Chapter Fifteen
Aurora frowned down at her phone. A small worm of worry had started to work its way through her brain. She’d texted Dante twice but hadn’t heard back from him. Now the workday was over and she was supposed to meet him and Michelle at his place in about an hour. But damn it, she wanted to talk to him now. This time, however, she tried calling his office phone.
“Callaghan.”
Her breath caught in her throat at the sound of his voice. Both because she loved him and his voice did stuff to her. But also because it appeared she’d been right to worry that he’d been ignoring her texts.
“Dante.”
Several seconds ticked by before he clipped out, “Aurora.”
She cleared her throat, suddenly grappling with the very strange sensation that she was speaking with a stranger. “Is everything alright? I tried reaching out a few times earlier today.”
“Everything’s fine. Same as it always was. Apparently.”
What? She had no idea what that was supposed to mean. “Listen, do you have time to meet me now? I know we’re supposed to meet at your place in a while but—”
“I know what you have to tell me. And I don’t have time for it.”
“I—what?” Aurora’s heart stuttered in her chest. Her breath came out in a strangled puff. She couldn’t have heard him correctly.
He knew she was pregnant? How?
“I came to your office earlier, Aurora. I saw you. I know.”
Aurora’s breath left her in a heavy rush and at the cold tone in his voice, she doubled over as if she’d been gut punched. One of her hands instinctively curled around her belly. “You saw?”
* * *
“You saw?”
At Aurora’s guilty tone, Dante gritted his teeth. The image of her holding Gio so closely, so intensely, seared through Dante’s brain for the five hundredth time. He’d trade five years off his life to have that memory scrubbed from his brain.
She was silent on the other end of the line now, obviously searching for something to say. He felt a sick sense of satisfaction over having stolen the words from her. He knew how calm and collected she was. How much thought she’d probably put into preparing what she was going to say to him. He was sure her little speech would have been gentle and respectful. And he wanted to hear it like he’d wanted a hole in his head.
He couldn’t do it. Couldn’t listen to her confess that she still loved Gio and they’d decided to be together. Couldn’t do it and stay the same man that he was.
All that mattered was getting out of this shit ass situation alive. With his soul intact. And that meant severing things quickly and efficiently. It meant walking away from her before she could walk away from him. It meant being cruel.
Something clenched in Dante’s gut. As mad as he was at her, as hurt as he was, he didn’t want to treat her poorly. He loved her, goddamn it. Even now, with the image of her wrapped around another man, the man who truly had her heart, he still loved her. But he needed a clean break.

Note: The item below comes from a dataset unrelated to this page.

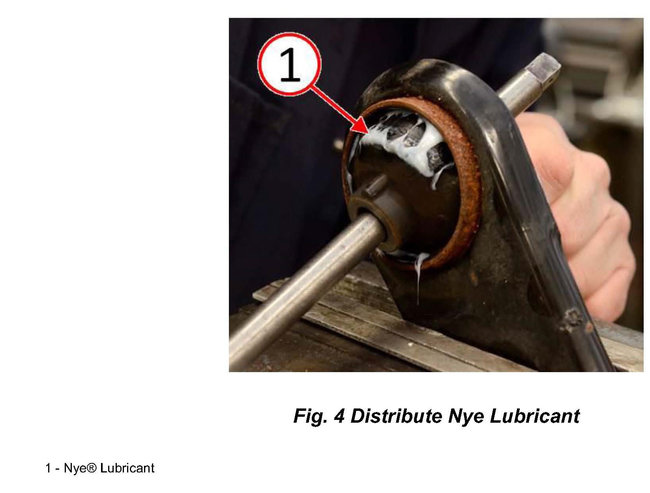 1

Fig. 4 Distribute Nye Lubricant

1 - Nye® Lubricant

“Yes. I saw, and I can’t do this with you. It’s over. You know it. I know it.”
* * *
Dante’s words were poison in Aurora’s ears but somehow she still managed to gasp out, “That’s it? That’s all you have to say?”

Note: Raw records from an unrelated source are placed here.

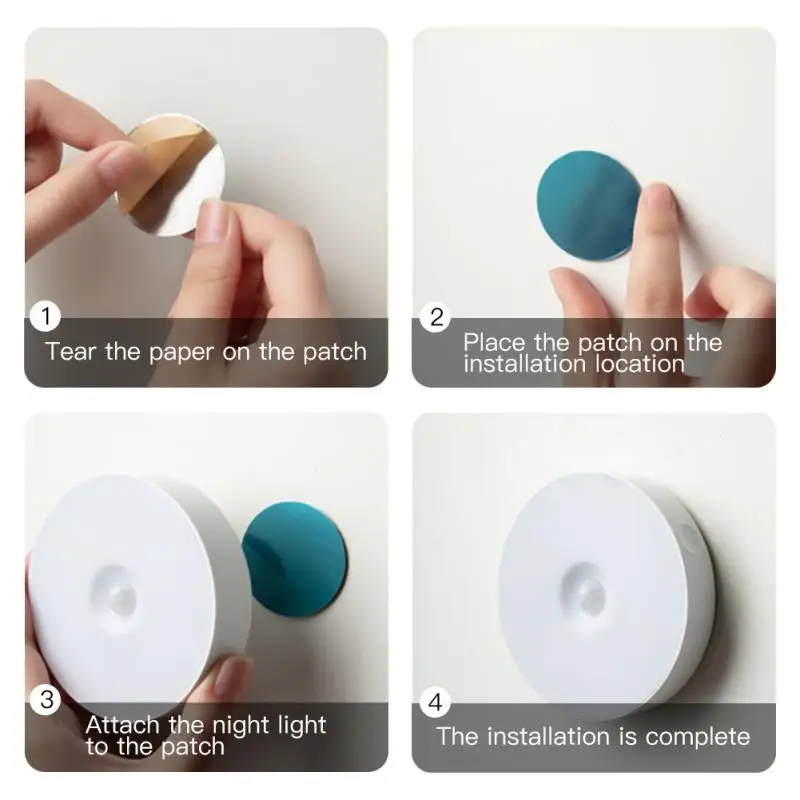 1
Tear the paper on the patch

2
Place the patch on the installation location

3
Attach the night light to the patch

4
The installation is complete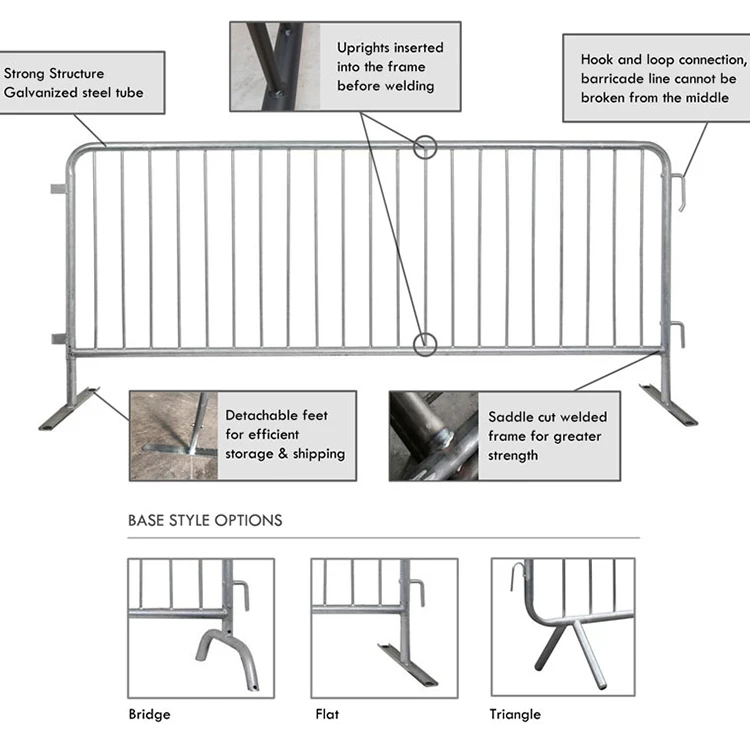 Strong Structure
Galvanized steel tube

Uprights inserted into the frame before welding

Hook and loop connection, barricade line cannot be broken from the middle

Detachable feet for efficient storage & shipping

Saddle cut welded frame for greater strength

BASE STYLE OPTIONS

Bridge

Flat

Triangle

“I’m not sure what more you want me to say.”
“You don’t want us in your life at all?”
“I don’t see how I could.”
The silence between them stretched on. The idea of hanging up the phone and finalizing their separation was terrifying for Aurora, but what else could she do? Finally, she managed to take a deep breath and channel her inner strength.
She refused to permanently slam the door on her child’s father. Her child deserved to have some hope of a future where he or she could know Dante. If she said something terrible, out of pain or anger, then she might close off that future forever. She wouldn’t do that.
“If you change your mind, Dante, I’ll never cut you out of our lives.”
“Goodbye, Aurora.”
She didn’t say goodbye. She simply hung up the phone and stared, dimly, unseeing, into a future much more lonely than she had ever imagined for herself.